E meno male che la mattinata lavorativa è finita presto... dico "meno male" per due semplici motivi: il primo, non così strano a leggersi per chi mi conosce, è che ho dormito praticamente NIENTE. Sono andato a letto intorno alle 6. A letto, poi, per modo di dire... una doccia veloce e poi steso nella penombra di un'alba che già avanzava con prepotenza tra le fessure delle imposte di camera mia. Ho preso sonno per un paio d'ore, pure meno. Il risveglio è stato a dir poco ATROCE.
Il secondo motivo... ha a che fare con il risveglio ATROCE. Anzi, è proprio il risveglio ATROCE.
Perchè un risveglio sia veramente ATROCE occorrono pochi, ma essenziali ingredienti. Eccoveli di seguito.

Ingredienti per un risveglio ATROCE:

  • Una persona che non sopporti assolutamente, che ti sveglia di soprassalto
  • Un rumore infernale e improvviso
  • Un caos dionisiaco che ti pervada l'anima, le orecchie, le viscere e il fisico tutto ancora addormentato
  • Un mal di testa sensazionale, che il Moment a vederlo se ne scappa piangendo
  • Qualcuno che canta Gigi D'Alessio
  • Un caro aspirapolvere che si accende proprio nel momento in cui hai realizzato che forse quel casino era solo un brutto sogno e non la dura realtà che ti dà il buongiorno

Tutte queste cosettine carine, il solito fortunato, lo so, stamattina le ho avute io.
Narro i fatti.
Da qualche giorno a questa parte, dei "simpatici" operai stanno rimettendo a nuovo l'esterno di casa mia. E fin qui, tutto a posto. Il problema è che questi operai, oltre ad essere tremendamente rumorosi e canterini (sanno, infatti, tutto il repertorio di Gigi D'Alessio a memoria), sono anche molto mattinieri, il che non collima esattamente con i MIEI tempi tecnici di risveglio.
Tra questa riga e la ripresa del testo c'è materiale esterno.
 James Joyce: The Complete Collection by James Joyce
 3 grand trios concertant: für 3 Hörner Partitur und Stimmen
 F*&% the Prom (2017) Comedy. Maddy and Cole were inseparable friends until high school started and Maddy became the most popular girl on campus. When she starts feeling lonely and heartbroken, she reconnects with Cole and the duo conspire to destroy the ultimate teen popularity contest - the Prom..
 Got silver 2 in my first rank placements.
Nei giorni scorsi hanno dolcemente picconato, delicatamente trapanato, sofficemente scaricato calcinacci, il tutto con una leggiadria che Carla Fracci a paragone è un pezzo di piombo di 300 kg, scagliato da un'altezza di 1000 metri. Mi rendo conto che il lavoro da operaio sia faticoso e rumoroso per natura, però tutte queste sane attività i miei adorati operai le fanno negli orari più consoni a provocarmi un'incazzatura paurosa, ovvero al mattino prestissimo e dopo pranzo, quando uno vorrebbe farsi beatamente rincoglionire dalla pancia piena e da quella beata sensazione di pace con il mondo. E invece NO. Si sente TRRRRRR!!!! FRRRRR!!!! TRRRRR!!! BOOM! BOOM! BOOM! TUM TUM TUM!!! POW!!! SCRASHHH!!!! E 'A LUNA ROSSA M' PARL' 'E TEEEEE... FEMMENAAAA TU SI 'NA MALAFEMMENAAAAA... Un inferno.
Ma venendo a stamattina... oggi era il turno del... eh sì, signore e signori, del MARTELLO PNEUMATICO.
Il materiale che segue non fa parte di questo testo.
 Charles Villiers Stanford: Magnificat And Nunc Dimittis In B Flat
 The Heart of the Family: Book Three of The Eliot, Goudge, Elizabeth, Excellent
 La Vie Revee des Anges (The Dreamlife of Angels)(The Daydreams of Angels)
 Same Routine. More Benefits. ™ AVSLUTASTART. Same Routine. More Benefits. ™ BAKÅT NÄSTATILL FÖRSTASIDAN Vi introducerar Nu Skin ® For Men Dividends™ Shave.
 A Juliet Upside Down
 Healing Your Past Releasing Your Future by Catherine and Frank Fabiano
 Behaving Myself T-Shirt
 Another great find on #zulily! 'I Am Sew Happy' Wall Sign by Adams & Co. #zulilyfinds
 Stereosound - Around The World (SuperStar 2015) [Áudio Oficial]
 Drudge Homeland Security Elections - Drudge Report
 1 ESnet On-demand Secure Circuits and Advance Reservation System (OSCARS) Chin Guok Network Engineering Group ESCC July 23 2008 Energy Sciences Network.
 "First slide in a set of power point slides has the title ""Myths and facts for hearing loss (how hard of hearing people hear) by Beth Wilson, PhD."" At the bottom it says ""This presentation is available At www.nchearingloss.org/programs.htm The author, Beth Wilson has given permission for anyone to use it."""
Voi direte "Ma no, dai, forse non erano le 7.30 del mattino, eri tu che nel rincoglionimento da sonno hai visto male l'ora ed era mezzogiorno passato...non si usa il martello pneumatico alle 7.30...".
E no... erano PROPRIO le 7.30 del mattino.
Fatto sta che nella catalessi completa del sonno, non ho colto le avvisaglie di quello che stava per succedere, ovvero la precedente picconatura prima di scassare tutto con il martello pneumatico. Io dormivo.
All'improvviso, invece, sento... TRRRRRRRRRR!!! T-T-T-T-T!!! TRRRRRRRRRRR!!! T-T-T-T-T!!!
E poi sento un urlo. Un urlo di donna. L'urlo di colei che vive, mio malgrado, in casa mia.
"Tua moglie?"
No, non è mia moglie, non siamo sposati.
"La tua fidanzata?"
Nemmeno, non siamo fidanzati.
"La tua ragazza? La tua compagna?"
Non siamo ragazzati e nemmeno accompagnati.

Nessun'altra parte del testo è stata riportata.